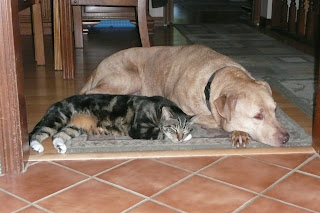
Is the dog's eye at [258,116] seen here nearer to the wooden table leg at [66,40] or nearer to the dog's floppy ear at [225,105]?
the dog's floppy ear at [225,105]

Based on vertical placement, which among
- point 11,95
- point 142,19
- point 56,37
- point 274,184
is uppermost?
point 142,19

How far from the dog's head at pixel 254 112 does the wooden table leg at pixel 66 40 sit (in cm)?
179

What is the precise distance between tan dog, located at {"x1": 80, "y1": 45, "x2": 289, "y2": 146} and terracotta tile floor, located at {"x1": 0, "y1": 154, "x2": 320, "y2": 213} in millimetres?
193

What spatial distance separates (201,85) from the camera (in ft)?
8.64

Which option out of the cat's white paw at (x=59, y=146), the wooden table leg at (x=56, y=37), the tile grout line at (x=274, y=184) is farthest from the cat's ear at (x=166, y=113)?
the wooden table leg at (x=56, y=37)

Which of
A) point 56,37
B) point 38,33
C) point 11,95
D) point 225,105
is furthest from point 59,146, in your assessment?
Answer: point 38,33

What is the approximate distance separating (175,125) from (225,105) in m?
0.27

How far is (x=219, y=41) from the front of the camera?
5895mm

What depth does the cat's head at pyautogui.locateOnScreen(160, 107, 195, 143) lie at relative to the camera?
7.80 ft

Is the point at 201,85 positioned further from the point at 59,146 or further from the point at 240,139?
the point at 59,146

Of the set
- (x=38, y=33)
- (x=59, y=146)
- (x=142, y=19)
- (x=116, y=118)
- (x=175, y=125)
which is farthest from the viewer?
(x=38, y=33)

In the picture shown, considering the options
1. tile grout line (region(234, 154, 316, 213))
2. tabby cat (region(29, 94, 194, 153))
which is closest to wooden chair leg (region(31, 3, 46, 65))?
tabby cat (region(29, 94, 194, 153))

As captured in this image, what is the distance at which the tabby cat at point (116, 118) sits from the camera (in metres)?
2.41

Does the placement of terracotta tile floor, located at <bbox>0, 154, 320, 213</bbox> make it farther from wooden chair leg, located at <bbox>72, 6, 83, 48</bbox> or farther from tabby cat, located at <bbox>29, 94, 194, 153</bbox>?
wooden chair leg, located at <bbox>72, 6, 83, 48</bbox>
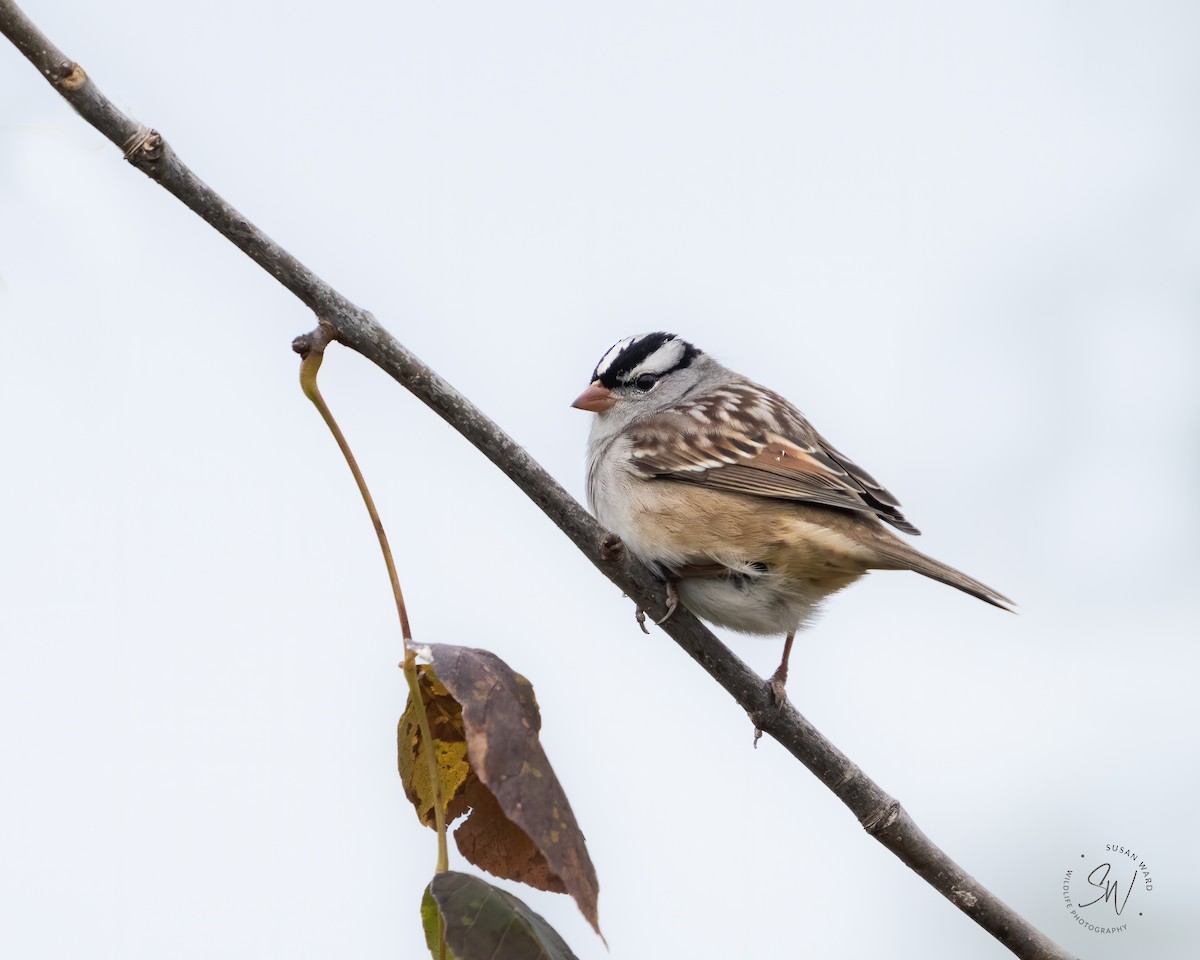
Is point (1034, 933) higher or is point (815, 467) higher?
point (815, 467)

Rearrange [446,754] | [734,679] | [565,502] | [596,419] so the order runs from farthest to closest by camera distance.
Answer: [596,419] < [734,679] < [565,502] < [446,754]

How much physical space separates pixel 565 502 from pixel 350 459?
2.11 ft

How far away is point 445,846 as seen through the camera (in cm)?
199

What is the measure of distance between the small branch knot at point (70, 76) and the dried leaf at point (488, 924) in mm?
1286

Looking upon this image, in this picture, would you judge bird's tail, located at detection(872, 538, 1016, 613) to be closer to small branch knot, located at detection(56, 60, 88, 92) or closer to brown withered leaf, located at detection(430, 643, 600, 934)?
brown withered leaf, located at detection(430, 643, 600, 934)

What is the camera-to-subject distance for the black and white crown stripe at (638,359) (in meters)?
5.75

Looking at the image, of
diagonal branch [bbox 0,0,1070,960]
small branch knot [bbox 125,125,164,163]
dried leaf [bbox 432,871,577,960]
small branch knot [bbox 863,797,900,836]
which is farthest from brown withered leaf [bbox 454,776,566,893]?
small branch knot [bbox 863,797,900,836]

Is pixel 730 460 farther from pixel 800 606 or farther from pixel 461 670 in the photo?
pixel 461 670

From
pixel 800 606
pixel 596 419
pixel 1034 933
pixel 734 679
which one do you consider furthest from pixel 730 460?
pixel 1034 933

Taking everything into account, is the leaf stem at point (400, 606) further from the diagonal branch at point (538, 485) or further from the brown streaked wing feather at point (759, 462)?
the brown streaked wing feather at point (759, 462)

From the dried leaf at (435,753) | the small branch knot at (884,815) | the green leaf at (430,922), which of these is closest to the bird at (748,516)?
the small branch knot at (884,815)

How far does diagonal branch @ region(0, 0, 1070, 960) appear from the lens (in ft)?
6.75

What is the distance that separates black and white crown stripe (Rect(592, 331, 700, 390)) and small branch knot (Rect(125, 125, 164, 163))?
12.3ft

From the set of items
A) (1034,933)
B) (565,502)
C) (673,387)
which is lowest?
(1034,933)
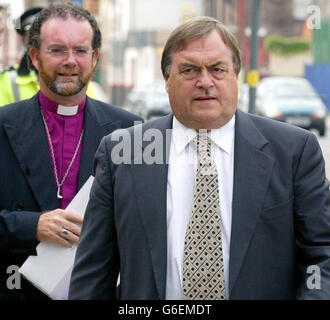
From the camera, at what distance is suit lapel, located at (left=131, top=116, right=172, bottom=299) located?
3.12 m

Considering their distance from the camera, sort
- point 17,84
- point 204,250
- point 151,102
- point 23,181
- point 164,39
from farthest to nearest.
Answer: point 164,39 < point 151,102 < point 17,84 < point 23,181 < point 204,250

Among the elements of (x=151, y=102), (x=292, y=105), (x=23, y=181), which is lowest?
(x=151, y=102)

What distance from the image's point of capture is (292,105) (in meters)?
26.0

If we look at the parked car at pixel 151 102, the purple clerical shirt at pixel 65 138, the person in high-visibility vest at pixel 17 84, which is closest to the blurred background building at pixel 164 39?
the parked car at pixel 151 102

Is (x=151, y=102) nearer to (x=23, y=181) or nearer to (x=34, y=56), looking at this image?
(x=34, y=56)

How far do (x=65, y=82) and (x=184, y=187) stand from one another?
1077mm

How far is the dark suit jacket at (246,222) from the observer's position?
3.11m

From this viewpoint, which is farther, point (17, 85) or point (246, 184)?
point (17, 85)

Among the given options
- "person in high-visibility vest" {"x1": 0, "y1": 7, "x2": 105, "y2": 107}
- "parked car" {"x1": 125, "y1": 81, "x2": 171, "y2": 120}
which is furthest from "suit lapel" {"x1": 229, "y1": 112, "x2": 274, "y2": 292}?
"parked car" {"x1": 125, "y1": 81, "x2": 171, "y2": 120}

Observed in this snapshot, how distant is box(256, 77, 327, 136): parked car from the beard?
2126cm

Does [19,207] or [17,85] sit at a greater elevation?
[17,85]

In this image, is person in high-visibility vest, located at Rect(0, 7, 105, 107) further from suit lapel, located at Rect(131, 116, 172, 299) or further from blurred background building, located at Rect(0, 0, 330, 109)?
blurred background building, located at Rect(0, 0, 330, 109)

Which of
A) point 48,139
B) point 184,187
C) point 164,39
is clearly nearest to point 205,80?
point 184,187

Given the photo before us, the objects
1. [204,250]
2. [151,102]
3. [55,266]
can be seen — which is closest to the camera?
[204,250]
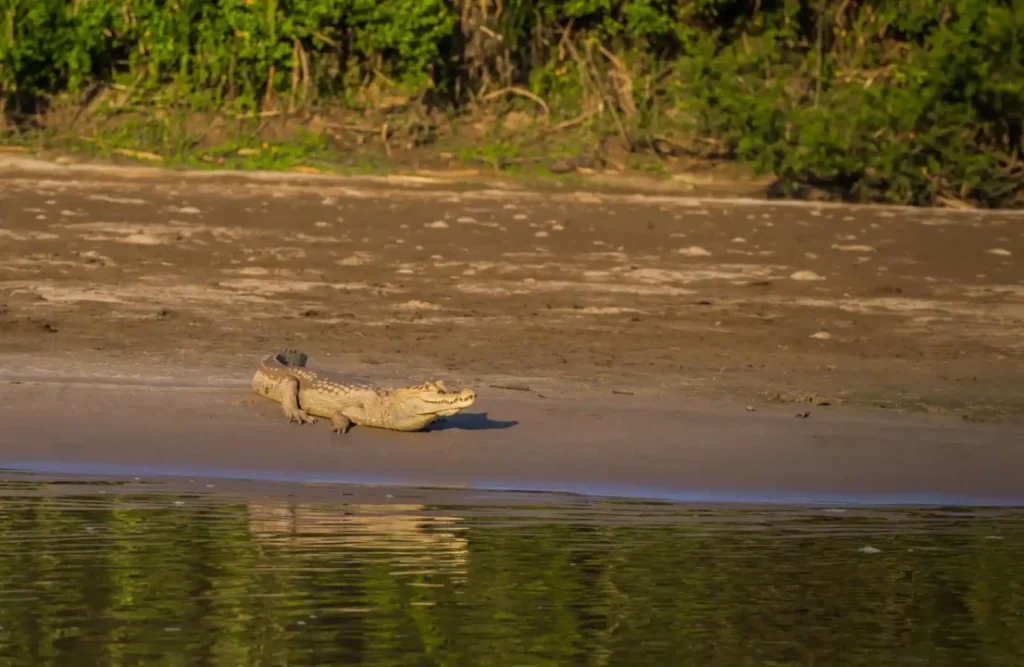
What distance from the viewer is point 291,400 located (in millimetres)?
8000

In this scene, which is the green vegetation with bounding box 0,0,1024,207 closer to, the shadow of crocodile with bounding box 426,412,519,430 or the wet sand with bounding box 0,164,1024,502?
the wet sand with bounding box 0,164,1024,502

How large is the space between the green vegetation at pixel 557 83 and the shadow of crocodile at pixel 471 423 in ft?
23.1

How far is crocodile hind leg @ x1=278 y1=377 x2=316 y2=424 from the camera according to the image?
315 inches

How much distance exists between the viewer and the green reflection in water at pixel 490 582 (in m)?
4.89

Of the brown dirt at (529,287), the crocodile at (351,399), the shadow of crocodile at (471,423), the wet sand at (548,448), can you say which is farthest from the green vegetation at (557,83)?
the crocodile at (351,399)

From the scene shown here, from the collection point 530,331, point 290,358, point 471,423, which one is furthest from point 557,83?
point 471,423

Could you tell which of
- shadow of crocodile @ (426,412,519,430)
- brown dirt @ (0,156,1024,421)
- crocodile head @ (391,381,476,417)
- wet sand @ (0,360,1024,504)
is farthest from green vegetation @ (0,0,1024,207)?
crocodile head @ (391,381,476,417)

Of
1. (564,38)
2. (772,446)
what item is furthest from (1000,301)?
(564,38)

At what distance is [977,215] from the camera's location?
1401cm

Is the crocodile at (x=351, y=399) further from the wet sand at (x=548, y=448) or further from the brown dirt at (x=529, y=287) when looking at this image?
the brown dirt at (x=529, y=287)

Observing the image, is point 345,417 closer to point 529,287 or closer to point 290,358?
point 290,358

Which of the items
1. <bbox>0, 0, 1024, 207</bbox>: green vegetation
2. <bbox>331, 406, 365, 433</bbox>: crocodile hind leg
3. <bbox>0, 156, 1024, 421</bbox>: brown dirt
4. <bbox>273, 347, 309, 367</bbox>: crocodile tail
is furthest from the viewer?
<bbox>0, 0, 1024, 207</bbox>: green vegetation

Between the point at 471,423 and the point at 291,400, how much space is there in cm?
74

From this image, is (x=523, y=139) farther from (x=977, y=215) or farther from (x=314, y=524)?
(x=314, y=524)
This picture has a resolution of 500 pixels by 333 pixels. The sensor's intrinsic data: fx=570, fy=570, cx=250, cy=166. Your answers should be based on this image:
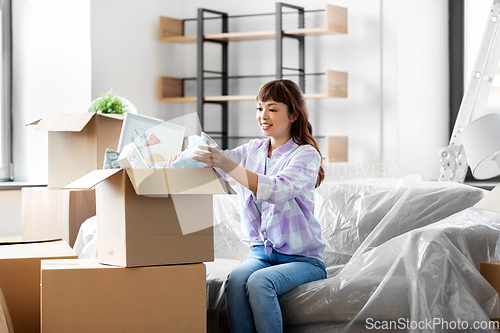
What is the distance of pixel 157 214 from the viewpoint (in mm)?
1220

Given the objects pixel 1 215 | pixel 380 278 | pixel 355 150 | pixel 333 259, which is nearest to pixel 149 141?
pixel 380 278

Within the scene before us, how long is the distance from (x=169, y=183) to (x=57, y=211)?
1.22m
————
BRIEF
In the records above, find the line with "At what distance is [977,215]" and copy from it through the last line exactly, without the pictures.

COMPLETE OUTPUT
At what distance is [977,215] from the camera's location?
1401cm

Is the crocodile at (x=351, y=399) further from the wet sand at (x=548, y=448) or further from the brown dirt at (x=529, y=287) when looking at this image?
the brown dirt at (x=529, y=287)

Observing the image, is point 345,417 closer to point 529,287 or closer to point 290,358?
point 290,358

Which of the items
1. <bbox>0, 0, 1024, 207</bbox>: green vegetation
2. <bbox>331, 406, 365, 433</bbox>: crocodile hind leg
3. <bbox>0, 156, 1024, 421</bbox>: brown dirt
4. <bbox>273, 347, 309, 367</bbox>: crocodile tail
is furthest from the viewer?
<bbox>0, 0, 1024, 207</bbox>: green vegetation

Between the point at 471,423 and the point at 291,400, how much space is there in cm?
74

From this image, is (x=523, y=139) farther from (x=977, y=215) or farther from (x=314, y=524)?
(x=314, y=524)
This picture has a resolution of 500 pixels by 333 pixels. The sensor's intrinsic data: fx=570, fy=570, cx=250, cy=166. Your answers should be based on this image:
What is the distance of pixel 157 214 from the viewpoint (in mm)?
1220

Given the objects pixel 1 215 | pixel 380 278 | pixel 355 150 | pixel 333 259, which is nearest to pixel 149 141?
pixel 380 278

Within the scene before us, how long is the distance from (x=169, y=183) to (x=57, y=211)?
1.22m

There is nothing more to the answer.